Bring the background up after your main idea is well established, and only then if it is really germane. 

Don't screw up the chronology. Your reader needs to be oriented in place and time at every point in your text, particularly if you get fancy with the narrative and switch from the present to the past and back. 

Organize your subtopics. Each of those subsidiary ideas or elements should be addressed in a paragraph or set of paragraphs, in what appears to the reader to be a logical order, with transitions from one to the next. This is also part of the reader's orientation. 

Choose the diction that is appropriate to your subject and your reader(s). There's a lot of room in English, from the most formal to the most colloquial, and you can plot where on that broad continuum you can most effectively say what you want the reader to understand. (Read it out loud to yourself; that should help you identify language that doesn't work.)

Give it a final read for the little stuff. You know, the spelling (particularly of names), the punctuation, the grammar, the usage. That stuff. 

The consequence: Neglect any of these things, and it will fall to me to fix them, and I'm good at what I do. I charge for it. But you would probably prefer to say what you mean yourself, clearly and effectively, rather than have me attempt to guess what you mean. 


Friday, January 2, 2026

I do say

 Coming up in the new year: In February, when I turn seventy-five, I will mark forty-six years since The Cincinnati Enquirer offered me a position on the copy desk and allowed me to discover what my vocation is. 

Most of what I have learned about editing in more than forty years can be found at the You Don't Say blog at The Baltimore Sun, which is either accessible only by subscription or no longer available.* Some of the videos recorded at The Sun, such as the first-day-of-class warning and the recipe for mint juleps, can be found on Facebook or YouTube. 

And here. I started this version in 2009 when The Sun laid me off, along with sixty other news employees (hiring me back a year later).
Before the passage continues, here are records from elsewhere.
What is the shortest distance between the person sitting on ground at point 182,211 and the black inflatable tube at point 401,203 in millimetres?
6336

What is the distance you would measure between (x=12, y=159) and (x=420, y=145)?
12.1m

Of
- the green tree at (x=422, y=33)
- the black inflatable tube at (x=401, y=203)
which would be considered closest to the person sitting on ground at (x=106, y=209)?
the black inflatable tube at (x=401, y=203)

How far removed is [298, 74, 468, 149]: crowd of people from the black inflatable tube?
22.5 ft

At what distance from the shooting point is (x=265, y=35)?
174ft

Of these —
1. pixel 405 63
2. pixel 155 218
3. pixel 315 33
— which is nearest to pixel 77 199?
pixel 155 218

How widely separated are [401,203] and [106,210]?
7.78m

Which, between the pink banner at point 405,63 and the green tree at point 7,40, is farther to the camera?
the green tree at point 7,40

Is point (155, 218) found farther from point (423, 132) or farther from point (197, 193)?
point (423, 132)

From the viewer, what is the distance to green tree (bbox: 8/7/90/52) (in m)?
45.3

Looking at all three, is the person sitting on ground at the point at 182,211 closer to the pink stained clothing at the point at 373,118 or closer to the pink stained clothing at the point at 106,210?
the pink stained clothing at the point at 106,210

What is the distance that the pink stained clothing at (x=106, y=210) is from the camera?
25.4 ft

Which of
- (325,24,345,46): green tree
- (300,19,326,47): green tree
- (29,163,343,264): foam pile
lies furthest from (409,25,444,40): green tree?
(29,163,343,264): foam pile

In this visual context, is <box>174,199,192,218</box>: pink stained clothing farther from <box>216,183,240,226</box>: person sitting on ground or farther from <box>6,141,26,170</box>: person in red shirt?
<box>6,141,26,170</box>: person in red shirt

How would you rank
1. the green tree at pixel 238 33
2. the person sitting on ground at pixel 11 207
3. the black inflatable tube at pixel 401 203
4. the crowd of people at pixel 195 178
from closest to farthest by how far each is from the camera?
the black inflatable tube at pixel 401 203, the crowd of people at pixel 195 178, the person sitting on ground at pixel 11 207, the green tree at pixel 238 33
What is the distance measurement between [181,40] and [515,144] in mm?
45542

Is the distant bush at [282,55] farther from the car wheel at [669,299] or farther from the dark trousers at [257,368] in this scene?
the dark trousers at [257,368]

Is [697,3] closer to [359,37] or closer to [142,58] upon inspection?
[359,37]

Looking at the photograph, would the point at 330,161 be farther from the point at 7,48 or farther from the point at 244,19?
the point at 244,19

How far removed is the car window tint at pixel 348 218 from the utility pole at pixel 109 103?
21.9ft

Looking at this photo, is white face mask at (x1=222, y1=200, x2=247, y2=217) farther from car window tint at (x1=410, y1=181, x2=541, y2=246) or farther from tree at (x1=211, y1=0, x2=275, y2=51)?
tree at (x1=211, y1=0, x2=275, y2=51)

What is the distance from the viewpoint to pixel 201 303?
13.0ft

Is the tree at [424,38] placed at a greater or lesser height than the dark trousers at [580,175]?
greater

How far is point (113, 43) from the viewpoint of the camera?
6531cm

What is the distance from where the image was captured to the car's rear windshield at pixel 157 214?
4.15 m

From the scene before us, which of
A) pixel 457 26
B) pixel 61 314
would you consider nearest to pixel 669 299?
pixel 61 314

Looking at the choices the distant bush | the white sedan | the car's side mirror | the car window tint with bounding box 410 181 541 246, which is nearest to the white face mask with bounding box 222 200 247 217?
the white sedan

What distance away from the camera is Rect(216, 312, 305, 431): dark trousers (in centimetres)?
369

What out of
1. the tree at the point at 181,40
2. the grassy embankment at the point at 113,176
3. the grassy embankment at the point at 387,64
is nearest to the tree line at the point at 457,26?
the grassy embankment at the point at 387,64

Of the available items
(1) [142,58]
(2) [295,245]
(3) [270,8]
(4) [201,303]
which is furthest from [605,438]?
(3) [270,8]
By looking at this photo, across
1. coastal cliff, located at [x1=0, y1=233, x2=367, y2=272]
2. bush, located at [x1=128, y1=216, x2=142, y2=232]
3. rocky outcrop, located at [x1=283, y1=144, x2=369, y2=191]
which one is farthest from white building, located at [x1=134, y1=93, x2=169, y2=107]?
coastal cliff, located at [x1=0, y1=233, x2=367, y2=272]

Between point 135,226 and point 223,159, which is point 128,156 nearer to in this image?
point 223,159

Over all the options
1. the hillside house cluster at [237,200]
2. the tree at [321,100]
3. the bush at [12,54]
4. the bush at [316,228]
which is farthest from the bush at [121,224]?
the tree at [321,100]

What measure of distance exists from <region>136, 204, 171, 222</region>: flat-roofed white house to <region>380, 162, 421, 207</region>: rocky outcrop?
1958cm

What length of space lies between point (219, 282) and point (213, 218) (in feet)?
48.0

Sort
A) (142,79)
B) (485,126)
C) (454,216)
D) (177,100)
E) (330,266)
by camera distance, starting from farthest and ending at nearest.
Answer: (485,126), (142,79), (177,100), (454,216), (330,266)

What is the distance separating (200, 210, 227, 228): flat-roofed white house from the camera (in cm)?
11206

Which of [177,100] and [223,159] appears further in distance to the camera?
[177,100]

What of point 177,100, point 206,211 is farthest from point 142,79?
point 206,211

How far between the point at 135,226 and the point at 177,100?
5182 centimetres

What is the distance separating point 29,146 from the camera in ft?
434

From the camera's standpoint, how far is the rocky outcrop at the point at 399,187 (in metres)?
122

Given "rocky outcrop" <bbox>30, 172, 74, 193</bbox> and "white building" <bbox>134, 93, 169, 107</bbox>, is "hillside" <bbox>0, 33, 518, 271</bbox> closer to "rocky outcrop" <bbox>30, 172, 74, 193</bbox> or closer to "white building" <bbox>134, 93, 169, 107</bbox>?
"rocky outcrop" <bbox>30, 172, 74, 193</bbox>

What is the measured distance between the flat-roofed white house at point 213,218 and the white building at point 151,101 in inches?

This version of the blog mixes personal subjects with professional ones, but there is still quite a bit of material about editing, such as the importance of skepticism, a code for copy editors, and what is in effect a minicourse in editing. Feel free to explore the site. 

And as I mention "free," let me point out that if you discover anything of value here, I make it available to you at no cost. 


*I am not [cough] on good terms with the current ownership and management.